Le PDG de Quebecor, Pierre Karl Péladeau, menace de poursuivre le gouvernement fédéral si le ministre du Patrimoine n'intervient pas pour changer les critères d'admissibilité au Fonds des médias du Canada et permettre à des émissions comme Star Académie d'en bénéficier.

Dans une lettre envoyée au ministre James Moore le 14 juin et que La Presse a obtenue, M. Péladeau fustige le conseil d'administration et son président, Louis Roquet, pour l'interprétation qu'ils font des critères d'admissibilité au fonds de 350 millions de dollars mis sur pied par Ottawa en avril dernier.

M. Péladeau dénonce entre autres le fait que Star Académie, «le plus grand succès de l'histoire de la télédiffusion canadienne», ne soit pas admissible.

«Nous vous pressons d'intervenir sans délai pour vous assurer qu'une autre occasion semblable ne soit pas perdue», écrit le président en anglais.

«Les événements des derniers mois nous ont amenés à envisager sérieusement des poursuites judiciaires ou réglementaires et de réserver nos droits et recours à cet égard», dit-il encore.

Le Fonds des médias du Canada est né de la fusion du Fonds des nouveaux médias et du Fonds canadien de la télévision. Il est financé au tiers par les contribuables et aux deux tiers par une taxe imposée aux diffuseurs par câble ou satellite.

La lettre a été envoyée au ministre, aux membres du conseil d'administration du Fonds et aux représentants des diffuseurs.

Les nouveaux critères, qu'il revient au conseil d'administration d'appliquer, reposent notamment sur le succès commercial du projet soumis, qui doit être établi ou potentiel. Les émissions de variétés ou les arts de la scène ne peuvent recevoir de financement que si «le promoteur peut démontrer que le marché seul ne peut en soutenir la production».

«Clairement, des changements sont requis dans la définition des variétés et des arts de la scène», tranche Pierre Karl Péladeau, qui note au passage qu'il est inacceptable que des éléments comme des concours ou des présentations de prix puissent disqualifier une émission.
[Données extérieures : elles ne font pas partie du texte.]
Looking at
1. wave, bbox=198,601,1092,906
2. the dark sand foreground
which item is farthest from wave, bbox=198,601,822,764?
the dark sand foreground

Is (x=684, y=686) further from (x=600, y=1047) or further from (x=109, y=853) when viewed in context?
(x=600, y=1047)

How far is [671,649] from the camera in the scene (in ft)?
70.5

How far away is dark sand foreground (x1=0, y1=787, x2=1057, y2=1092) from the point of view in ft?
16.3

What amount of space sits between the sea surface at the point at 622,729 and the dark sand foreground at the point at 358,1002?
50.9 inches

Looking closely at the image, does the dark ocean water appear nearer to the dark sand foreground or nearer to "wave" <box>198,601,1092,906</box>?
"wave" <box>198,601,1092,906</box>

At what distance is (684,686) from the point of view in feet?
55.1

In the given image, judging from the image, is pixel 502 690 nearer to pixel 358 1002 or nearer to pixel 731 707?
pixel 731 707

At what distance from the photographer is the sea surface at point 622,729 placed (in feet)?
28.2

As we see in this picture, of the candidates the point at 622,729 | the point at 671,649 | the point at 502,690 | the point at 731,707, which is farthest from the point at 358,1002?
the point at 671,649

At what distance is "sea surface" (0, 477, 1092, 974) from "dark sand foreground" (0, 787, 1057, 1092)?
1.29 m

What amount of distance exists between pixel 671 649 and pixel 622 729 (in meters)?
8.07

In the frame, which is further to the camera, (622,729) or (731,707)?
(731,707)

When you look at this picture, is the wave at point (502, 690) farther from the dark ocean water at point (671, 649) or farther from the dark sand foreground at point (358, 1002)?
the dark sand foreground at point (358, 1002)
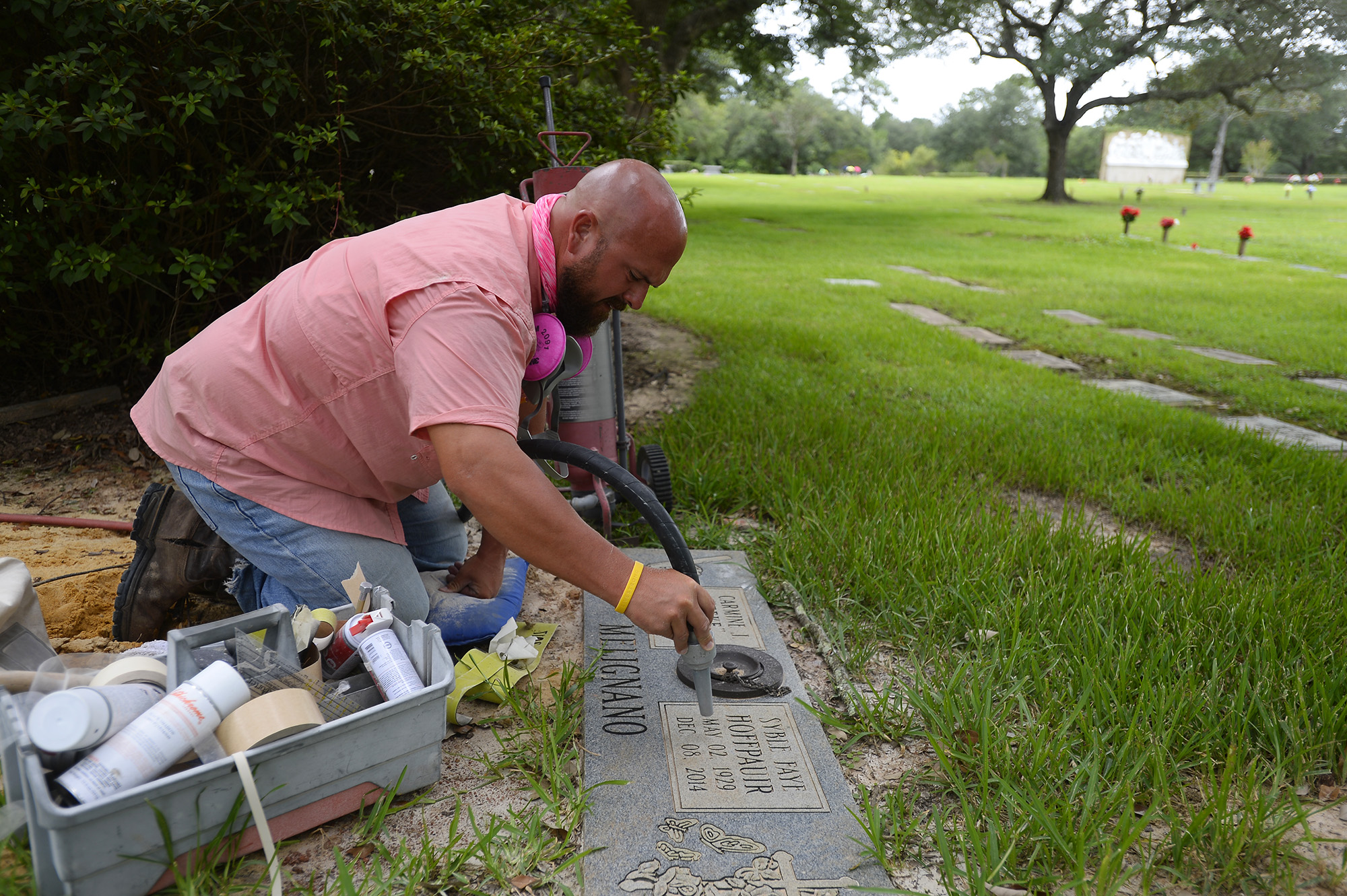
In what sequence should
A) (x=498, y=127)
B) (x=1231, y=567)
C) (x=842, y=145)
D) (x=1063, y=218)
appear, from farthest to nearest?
(x=842, y=145)
(x=1063, y=218)
(x=498, y=127)
(x=1231, y=567)

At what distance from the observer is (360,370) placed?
189cm

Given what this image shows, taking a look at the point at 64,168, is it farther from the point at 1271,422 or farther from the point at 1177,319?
the point at 1177,319

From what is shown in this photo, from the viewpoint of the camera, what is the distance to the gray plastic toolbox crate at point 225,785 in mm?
1339

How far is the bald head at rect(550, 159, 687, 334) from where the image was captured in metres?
1.81

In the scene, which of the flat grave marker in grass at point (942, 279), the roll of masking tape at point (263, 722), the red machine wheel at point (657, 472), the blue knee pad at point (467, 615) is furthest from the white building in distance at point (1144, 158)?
the roll of masking tape at point (263, 722)

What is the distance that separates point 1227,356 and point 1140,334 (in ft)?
3.03

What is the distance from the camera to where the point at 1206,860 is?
157cm

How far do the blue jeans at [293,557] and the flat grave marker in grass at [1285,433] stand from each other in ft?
12.8

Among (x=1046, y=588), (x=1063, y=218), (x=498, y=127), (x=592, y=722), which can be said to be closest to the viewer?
(x=592, y=722)

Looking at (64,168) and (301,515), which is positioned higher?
(64,168)

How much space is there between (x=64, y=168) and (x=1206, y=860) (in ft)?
13.6

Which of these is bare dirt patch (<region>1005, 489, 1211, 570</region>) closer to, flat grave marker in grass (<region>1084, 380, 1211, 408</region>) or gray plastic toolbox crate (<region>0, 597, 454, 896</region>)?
flat grave marker in grass (<region>1084, 380, 1211, 408</region>)

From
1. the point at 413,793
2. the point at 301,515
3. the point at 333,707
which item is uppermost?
the point at 301,515

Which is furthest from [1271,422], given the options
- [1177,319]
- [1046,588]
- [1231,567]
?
[1177,319]
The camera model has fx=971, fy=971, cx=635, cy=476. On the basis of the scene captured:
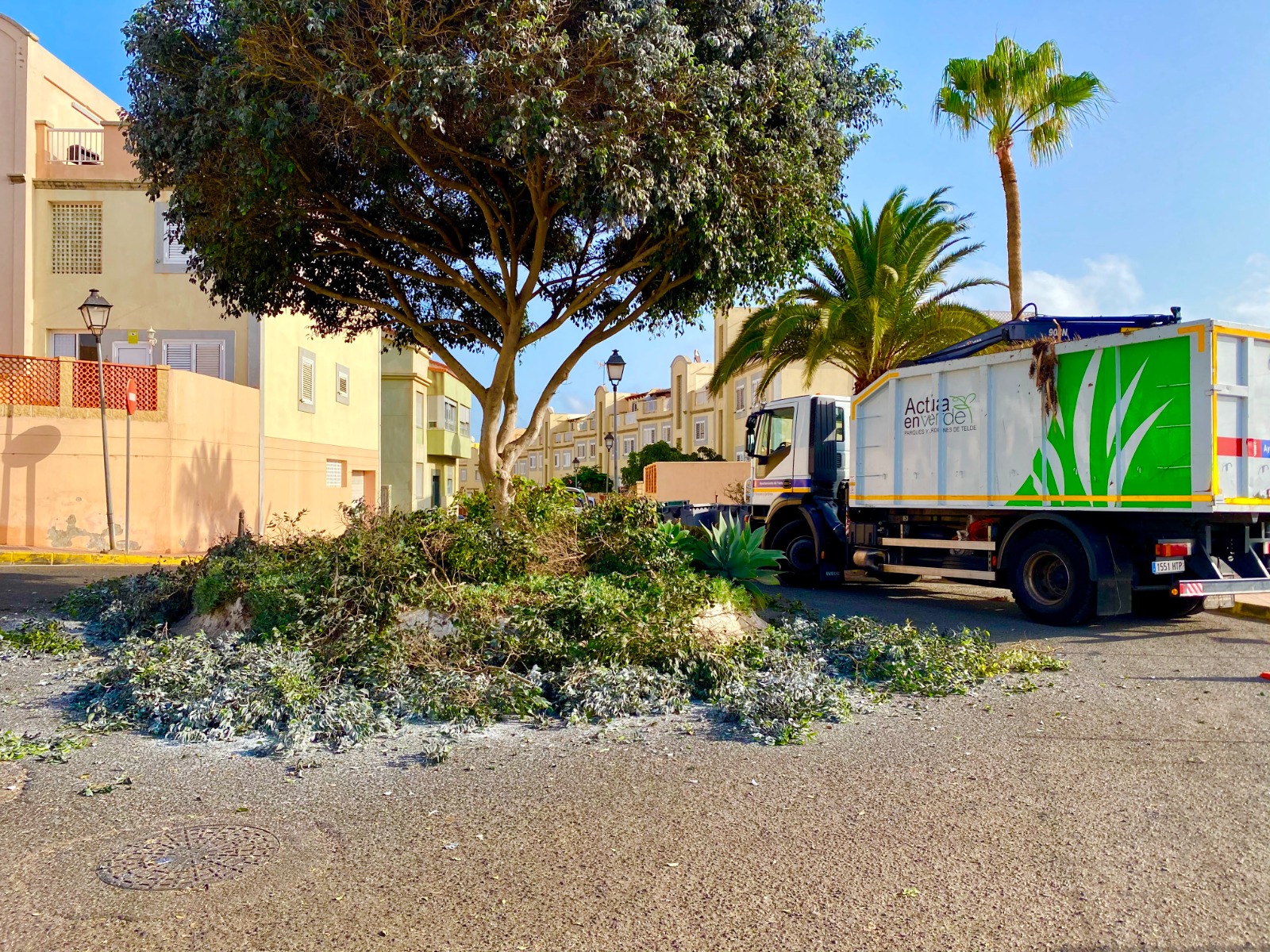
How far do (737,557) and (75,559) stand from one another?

Charge contre le président

Dans sa lettre, M. Péladeau se plaint également du fait que le conseil d'administration soit présidé par Louis Roquet, qui est aussi directeur général de la Ville de Montréal. «M. Roquet ne peut accorder au Fonds des médias du Canada tout le temps qu'il nécessite», dit-il. Il ajoute que Montréal, «une grande ville en plein bouleversement», nécessite elle aussi que son directeur général s'y consacre exclusivement.

Le vice-président aux affaires corporatives de Quebecor, Serge Sasseville, s'est aussi adressé aux membres du conseil d'administration du Fonds pour dénoncer la présidence de M. Roquet. «Nous nous interrogeons sur la capacité de M. Roquet à continuer à occuper la charge de président du conseil d'administration», écrit-il dans un courriel que La Presse a également obtenu. «Nous demandons aux membres de ce conseil d'administration de prendre action dans les plus brefs délais», peut-on y lire.

Pas d'intervention

Au bureau du ministre Moore, hier, on marchait sur des oeufs. «Nous allons répondre à la lettre», a simplement dit le directeur des communications, Jean-Luc Benoît.

Quant à la demande d'intervention formulée par Pierre Karl Péladeau, il n'a pas souhaité s'avancer. «Les critères sont établis et on n'intervient pas dans les décisions du Fonds.»

Louis Roquet, Pierre Karl Péladeau et Serge Sasseville n'ont pas répondu aux demandes d'entrevue de La Presse.